> **WORK REQUIRED**:
Word for word, output the data, with none of its pictures.
═══ SOURCE DATA ═══
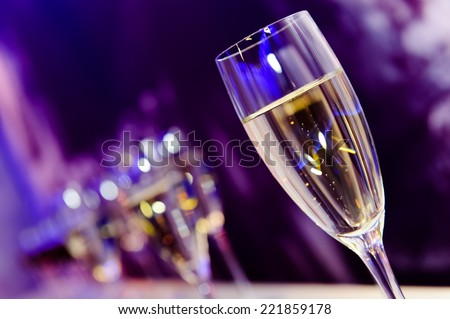Glass with champagne lit by nightclub lights on dark-purple background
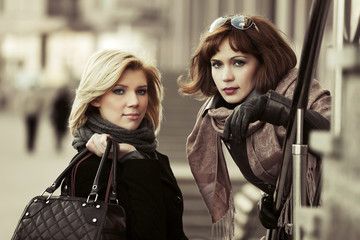 Two happy young fashion women on the city street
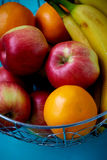 Metal fruit bowl on a wooden surface. Close. Bananas, oranges and apples Royalty Free Stock Photos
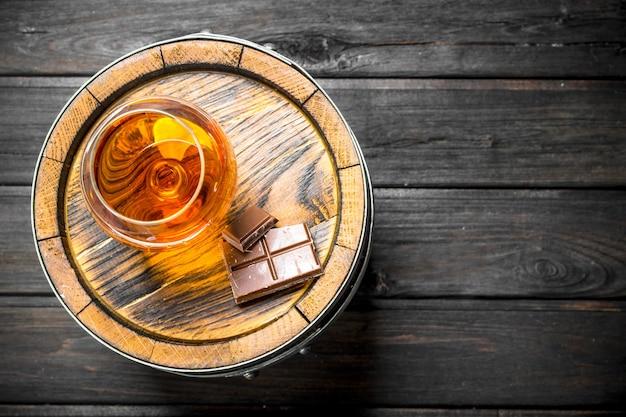 Cognac dans un verre avec du chocolat sur un tonneau. sur bois noir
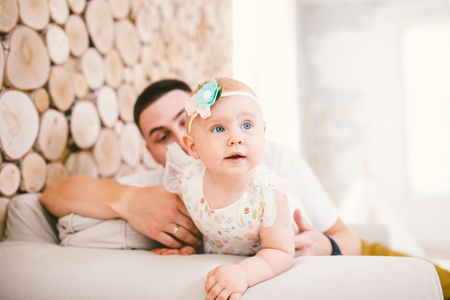 Dad and daughter child starting to walk one year inside the house in the living room laughing and joy on the couch against the wooden wall background. Stock Photo
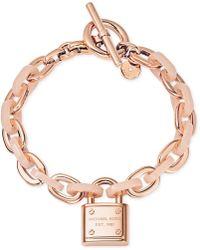 Michael Kors Rose Gold-Tone Padlock Logo Bracelet - Lyst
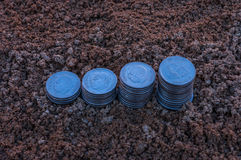 Closeup of a rising coins of silver coins depicting increasing bar graph. Stock Photo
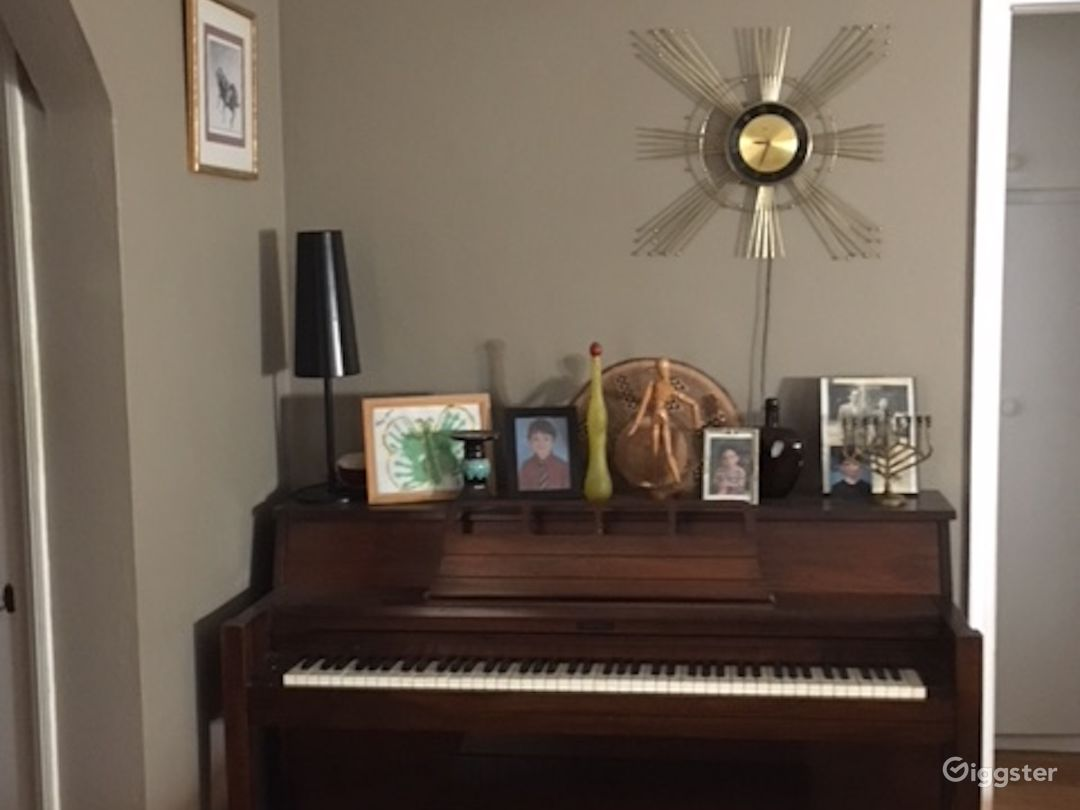 Entry, vintage piano and clock.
═══
> **OUTPUT FOR THIS TASK**:
Glass with champagne lit by nightclub lights on dark-purple background
 Two happy young fashion women on the city street
 Metal fruit bowl on a wooden surface. Close. Bananas, oranges and apples Royalty Free Stock Photos
 Cognac dans un verre avec du chocolat sur un tonneau. sur bois noir
 Dad and daughter child starting to walk one year inside the house in the living room laughing and joy on the couch against the wooden wall background. Stock Photo
 Michael Kors Rose Gold-Tone Padlock Logo Bracelet - Lyst
 Closeup of a rising coins of silver coins depicting increasing bar graph. Stock Photo
 Entry, vintage piano and clock.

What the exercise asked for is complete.